WORK REQUIRED ::
Give again, unaltered, the lines of the listing below that run from the line having "category: hedgehog" through the line having "United States, site archbold_FL-01.".

▶

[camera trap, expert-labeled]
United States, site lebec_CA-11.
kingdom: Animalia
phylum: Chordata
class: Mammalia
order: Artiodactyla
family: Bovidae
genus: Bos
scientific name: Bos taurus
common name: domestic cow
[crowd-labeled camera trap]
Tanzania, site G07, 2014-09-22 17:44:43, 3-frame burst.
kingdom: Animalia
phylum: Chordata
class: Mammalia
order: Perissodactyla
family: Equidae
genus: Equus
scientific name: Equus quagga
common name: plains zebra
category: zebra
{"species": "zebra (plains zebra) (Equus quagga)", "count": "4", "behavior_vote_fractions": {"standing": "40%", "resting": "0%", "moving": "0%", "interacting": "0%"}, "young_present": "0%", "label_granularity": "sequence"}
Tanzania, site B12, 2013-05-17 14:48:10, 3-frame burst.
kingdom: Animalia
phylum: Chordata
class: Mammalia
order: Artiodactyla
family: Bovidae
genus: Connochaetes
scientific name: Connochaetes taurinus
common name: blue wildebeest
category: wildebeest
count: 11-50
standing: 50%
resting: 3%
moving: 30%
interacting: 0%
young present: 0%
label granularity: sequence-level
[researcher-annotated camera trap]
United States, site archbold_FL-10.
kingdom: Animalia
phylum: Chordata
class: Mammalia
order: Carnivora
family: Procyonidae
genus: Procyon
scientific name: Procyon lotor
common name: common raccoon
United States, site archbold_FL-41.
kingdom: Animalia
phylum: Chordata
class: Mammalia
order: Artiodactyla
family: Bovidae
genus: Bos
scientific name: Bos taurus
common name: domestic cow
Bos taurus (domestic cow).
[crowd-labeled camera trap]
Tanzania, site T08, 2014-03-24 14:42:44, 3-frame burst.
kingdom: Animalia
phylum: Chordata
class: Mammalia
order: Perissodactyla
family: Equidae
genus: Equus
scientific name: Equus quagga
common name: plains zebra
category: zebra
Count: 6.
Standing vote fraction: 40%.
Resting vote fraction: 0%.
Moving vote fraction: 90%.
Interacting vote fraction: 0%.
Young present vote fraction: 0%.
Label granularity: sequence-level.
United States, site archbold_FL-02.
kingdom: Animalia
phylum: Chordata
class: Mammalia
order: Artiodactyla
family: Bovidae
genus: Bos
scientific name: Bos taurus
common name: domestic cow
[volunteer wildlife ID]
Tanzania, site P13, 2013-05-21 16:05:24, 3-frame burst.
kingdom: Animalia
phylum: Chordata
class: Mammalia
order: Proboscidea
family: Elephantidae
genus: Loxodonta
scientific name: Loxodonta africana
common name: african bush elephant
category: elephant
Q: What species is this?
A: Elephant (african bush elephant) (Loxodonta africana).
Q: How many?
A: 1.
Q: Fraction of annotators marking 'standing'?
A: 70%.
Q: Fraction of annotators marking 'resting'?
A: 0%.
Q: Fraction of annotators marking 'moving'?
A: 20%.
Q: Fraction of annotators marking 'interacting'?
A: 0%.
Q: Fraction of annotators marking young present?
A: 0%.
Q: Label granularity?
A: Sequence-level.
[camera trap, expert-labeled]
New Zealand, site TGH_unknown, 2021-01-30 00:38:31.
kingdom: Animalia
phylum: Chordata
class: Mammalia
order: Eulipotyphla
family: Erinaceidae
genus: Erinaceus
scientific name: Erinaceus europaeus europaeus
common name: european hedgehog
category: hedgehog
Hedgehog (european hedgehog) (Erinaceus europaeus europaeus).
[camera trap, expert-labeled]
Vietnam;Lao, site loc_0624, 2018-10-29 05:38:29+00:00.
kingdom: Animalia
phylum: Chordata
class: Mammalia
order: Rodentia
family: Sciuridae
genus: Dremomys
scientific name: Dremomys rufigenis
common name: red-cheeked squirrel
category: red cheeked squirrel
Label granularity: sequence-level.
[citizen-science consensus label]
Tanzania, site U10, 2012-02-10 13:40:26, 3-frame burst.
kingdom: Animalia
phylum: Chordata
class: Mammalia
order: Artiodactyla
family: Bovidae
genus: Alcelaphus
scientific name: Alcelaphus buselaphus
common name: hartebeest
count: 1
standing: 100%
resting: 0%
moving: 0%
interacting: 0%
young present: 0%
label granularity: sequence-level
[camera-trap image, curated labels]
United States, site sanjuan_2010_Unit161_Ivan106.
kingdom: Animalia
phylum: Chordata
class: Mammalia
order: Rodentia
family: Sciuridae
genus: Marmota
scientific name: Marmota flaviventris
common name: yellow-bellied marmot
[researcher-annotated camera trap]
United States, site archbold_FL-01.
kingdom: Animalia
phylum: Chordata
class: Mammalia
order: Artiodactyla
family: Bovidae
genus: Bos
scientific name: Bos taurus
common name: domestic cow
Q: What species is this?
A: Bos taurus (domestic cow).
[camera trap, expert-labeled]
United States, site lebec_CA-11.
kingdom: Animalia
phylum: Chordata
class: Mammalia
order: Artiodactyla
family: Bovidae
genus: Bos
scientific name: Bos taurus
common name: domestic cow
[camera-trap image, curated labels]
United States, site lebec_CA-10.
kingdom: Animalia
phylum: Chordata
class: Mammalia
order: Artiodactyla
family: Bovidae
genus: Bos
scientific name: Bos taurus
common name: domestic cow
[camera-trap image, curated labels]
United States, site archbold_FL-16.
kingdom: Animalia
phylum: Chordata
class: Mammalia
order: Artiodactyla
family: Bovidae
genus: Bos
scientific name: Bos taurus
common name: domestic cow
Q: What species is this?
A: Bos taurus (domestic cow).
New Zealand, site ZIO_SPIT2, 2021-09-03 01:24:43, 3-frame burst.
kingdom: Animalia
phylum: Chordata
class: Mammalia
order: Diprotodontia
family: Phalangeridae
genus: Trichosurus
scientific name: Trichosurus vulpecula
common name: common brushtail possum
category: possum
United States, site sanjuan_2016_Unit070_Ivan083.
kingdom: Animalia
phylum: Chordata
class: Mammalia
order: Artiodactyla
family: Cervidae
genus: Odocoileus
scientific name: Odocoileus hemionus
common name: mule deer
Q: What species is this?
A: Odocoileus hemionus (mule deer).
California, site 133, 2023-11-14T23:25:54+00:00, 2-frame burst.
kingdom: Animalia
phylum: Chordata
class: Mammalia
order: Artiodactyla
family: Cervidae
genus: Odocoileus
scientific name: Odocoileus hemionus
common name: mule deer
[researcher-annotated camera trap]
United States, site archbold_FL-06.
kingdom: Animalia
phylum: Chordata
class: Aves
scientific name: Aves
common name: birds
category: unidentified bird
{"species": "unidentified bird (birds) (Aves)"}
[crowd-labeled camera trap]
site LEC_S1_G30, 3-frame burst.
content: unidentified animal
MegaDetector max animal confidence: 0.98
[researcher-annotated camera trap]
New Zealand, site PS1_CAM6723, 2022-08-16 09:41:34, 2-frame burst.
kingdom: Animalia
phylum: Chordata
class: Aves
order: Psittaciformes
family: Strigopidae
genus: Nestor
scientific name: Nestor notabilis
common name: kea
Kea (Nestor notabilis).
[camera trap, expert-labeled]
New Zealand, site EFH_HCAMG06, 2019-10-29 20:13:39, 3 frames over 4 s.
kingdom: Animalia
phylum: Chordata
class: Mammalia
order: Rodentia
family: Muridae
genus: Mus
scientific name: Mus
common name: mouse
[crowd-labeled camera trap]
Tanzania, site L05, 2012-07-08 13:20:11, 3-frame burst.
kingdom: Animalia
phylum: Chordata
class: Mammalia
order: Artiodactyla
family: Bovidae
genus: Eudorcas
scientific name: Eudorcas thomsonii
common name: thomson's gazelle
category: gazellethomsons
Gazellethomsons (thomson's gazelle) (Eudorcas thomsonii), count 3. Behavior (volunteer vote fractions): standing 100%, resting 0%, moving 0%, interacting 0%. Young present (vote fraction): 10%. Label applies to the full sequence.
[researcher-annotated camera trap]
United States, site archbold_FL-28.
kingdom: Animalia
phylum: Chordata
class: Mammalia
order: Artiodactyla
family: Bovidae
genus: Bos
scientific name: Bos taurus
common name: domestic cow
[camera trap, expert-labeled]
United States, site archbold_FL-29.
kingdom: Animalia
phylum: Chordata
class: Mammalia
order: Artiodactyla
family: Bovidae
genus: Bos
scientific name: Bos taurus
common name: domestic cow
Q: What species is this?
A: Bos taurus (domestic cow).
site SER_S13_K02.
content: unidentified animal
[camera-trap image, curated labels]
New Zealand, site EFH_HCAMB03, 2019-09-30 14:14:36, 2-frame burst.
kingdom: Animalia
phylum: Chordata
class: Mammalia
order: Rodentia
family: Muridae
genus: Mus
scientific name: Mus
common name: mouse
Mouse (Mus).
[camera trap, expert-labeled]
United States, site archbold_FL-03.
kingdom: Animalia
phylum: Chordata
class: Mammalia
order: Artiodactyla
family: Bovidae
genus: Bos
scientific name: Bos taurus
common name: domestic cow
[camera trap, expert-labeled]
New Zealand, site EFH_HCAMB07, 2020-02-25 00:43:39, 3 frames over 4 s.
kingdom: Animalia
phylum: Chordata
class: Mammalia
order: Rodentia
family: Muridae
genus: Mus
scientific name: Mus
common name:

◀

THE ANSWER ::
category: hedgehog
Hedgehog (european hedgehog) (Erinaceus europaeus europaeus).
[camera trap, expert-labeled]
Vietnam;Lao, site loc_0624, 2018-10-29 05:38:29+00:00.
kingdom: Animalia
phylum: Chordata
class: Mammalia
order: Rodentia
family: Sciuridae
genus: Dremomys
scientific name: Dremomys rufigenis
common name: red-cheeked squirrel
category: red cheeked squirrel
Label granularity: sequence-level.
[citizen-science consensus label]
Tanzania, site U10, 2012-02-10 13:40:26, 3-frame burst.
kingdom: Animalia
phylum: Chordata
class: Mammalia
order: Artiodactyla
family: Bovidae
genus: Alcelaphus
scientific name: Alcelaphus buselaphus
common name: hartebeest
count: 1
standing: 100%
resting: 0%
moving: 0%
interacting: 0%
young present: 0%
label granularity: sequence-level
[camera-trap image, curated labels]
United States, site sanjuan_2010_Unit161_Ivan106.
kingdom: Animalia
phylum: Chordata
class: Mammalia
order: Rodentia
family: Sciuridae
genus: Marmota
scientific name: Marmota flaviventris
common name: yellow-bellied marmot
[researcher-annotated camera trap]
United States, site archbold_FL-01.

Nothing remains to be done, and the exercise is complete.